The Geo4Dev Workshop series features novel applications of geospatial analysis and how they can help inform social science and public policy-related questions. The workshops teach students, faculty, and other members of our global intellectual community how to integrate these approaches into their research, and introduce practitioners at NGOs, government agencies, and industry to new geospatial analytics they can incorporate into their decision-making processes.

This workshop, led by Joel Ferguson, will guide users through the steps to combine publicly accessible satellite imagery and weather data, and agricultural trial data in a machine learning model to estimate crop productivity and yield. We draw on an existing Geo4Dev learning module, developed in partnership with AtlasAI, and apply the approach to a different dataset of publicly available data from historical maize trials in Africa. CEGA affiliated professor David Lobell and his coauthors collected these data as part of their 2011 paper in Nature, “Nonlinear heat effects on African maize as evidenced by historical yield trials.”
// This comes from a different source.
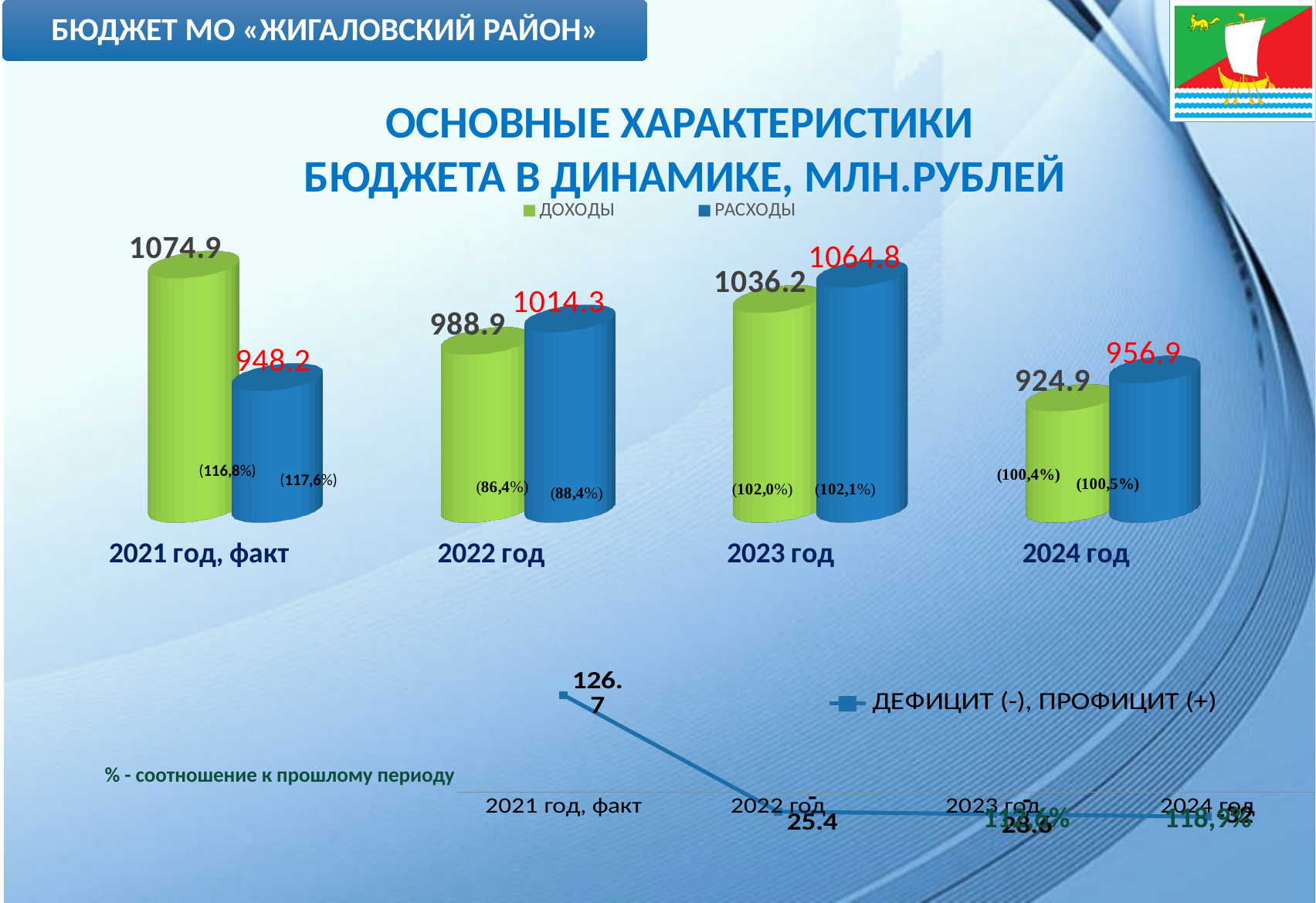
How many series does the legend of the bar chart list? 2 In the bar chart, what is the value of РАСХОДЫ for 2022 год? 1014.3 What type of chart is the lower chart titled ДЕФИЦИТ (-), ПРОФИЦИТ (+)? line chart In the bar chart, what is the value of ДОХОДЫ for 2024 год? 924.9 How many year categories are shown in the bar chart? 4 In the bar chart, which is larger for 2021 год, факт: ДОХОДЫ or РАСХОДЫ? ДОХОДЫ In the bar chart, which year has the lowest РАСХОДЫ value? 2021 год, факт In the line chart at the bottom, what is the value of ДЕФИЦИТ (-), ПРОФИЦИТ (+) for 2021 год, факт? 126.7 In the bar chart, what is the difference between РАСХОДЫ and ДОХОДЫ for 2023 год? 28.6 In the bar chart, which year has the highest ДОХОДЫ value? 2021 год, факт In the bar chart, what is the value of РАСХОДЫ for 2023 год? 1064.8 In the bar chart, what is the value of ДОХОДЫ for 2021 год, факт? 1074.9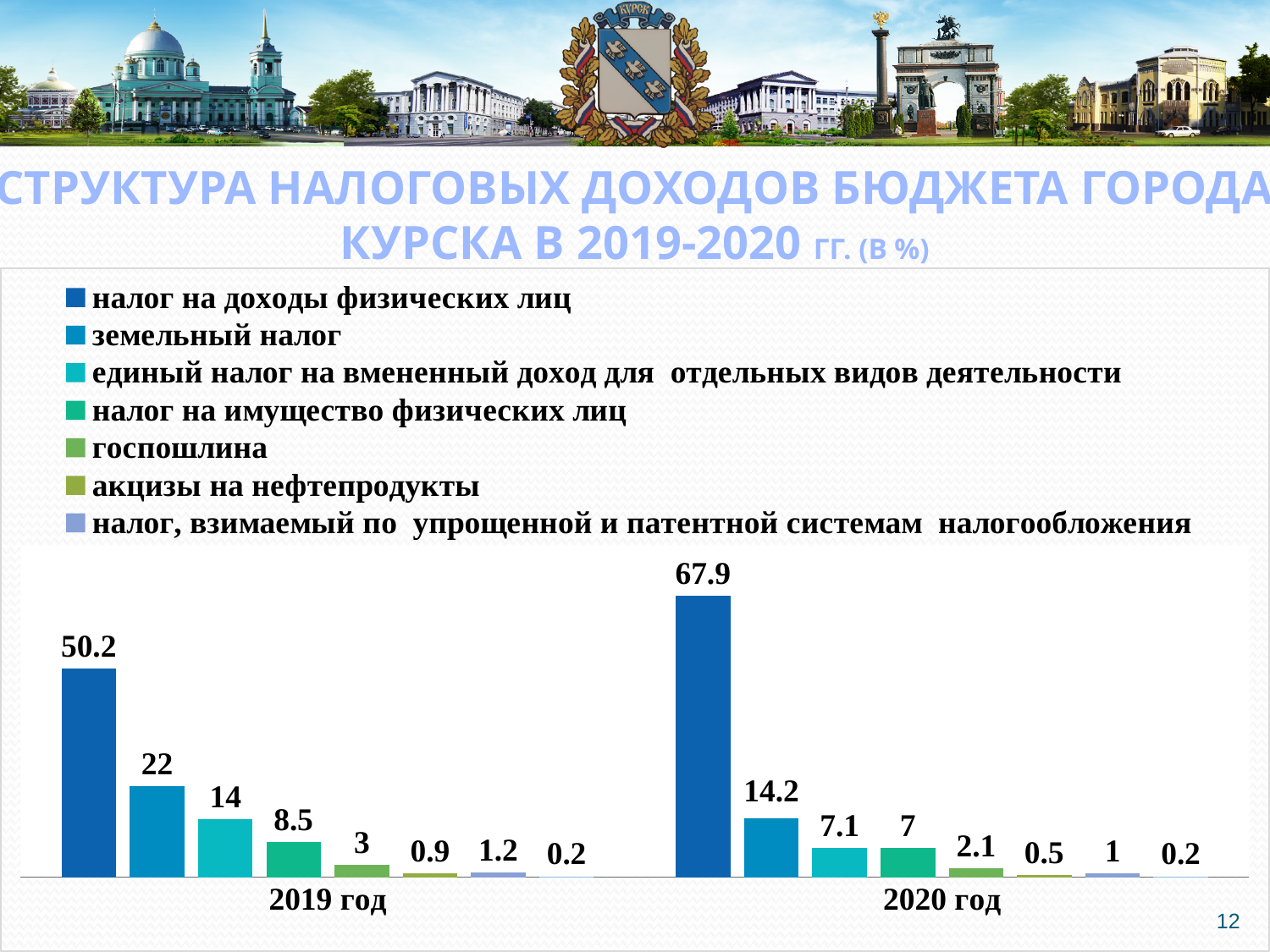
What is the value for земельный налог in 2020 год? 14.2 Which is larger: налог на имущество физических лиц in 2019 год or in 2020 год? 2019 год What is the value for единый налог на вмененный доход для отдельных видов деятельности in 2019 год? 14 How many year categories are shown on the x axis? 2 What is the value for налог на доходы физических лиц in 2020 год? 67.9 Which series has the highest value in 2020 год? налог на доходы физических лиц What type of chart is shown on the slide? bar chart How many series does the legend list? 7 What is the difference between земельный налог in 2019 год and in 2020 год? 7.8 What is the value for налог на доходы физических лиц in 2019 год? 50.2 By how much did the value for налог на доходы физических лиц change from 2019 год to 2020 год? 17.7 What is the value for госпошлина in 2020 год? 2.1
This workshop serves as a prelude to our annual Evidence to Action (E2A) conference. E2A 2023: Realigning Tech for Social Impact will take an honest look at the role that new technologies — from hardware innovations to advancements in digital data and service delivery platforms — have played in improving outcomes for people experiencing poverty, noting key “wins” as well as inherent limitations and trade-offs.

About the Instructor

Joel Ferguson recently earned his PhD in Agricultural & Resource Economics  from the University of California, Berkeley. He studies questions related to how agricultural systems around the world interact with the environment, often using tailor-made remote sensing and machine learning tools.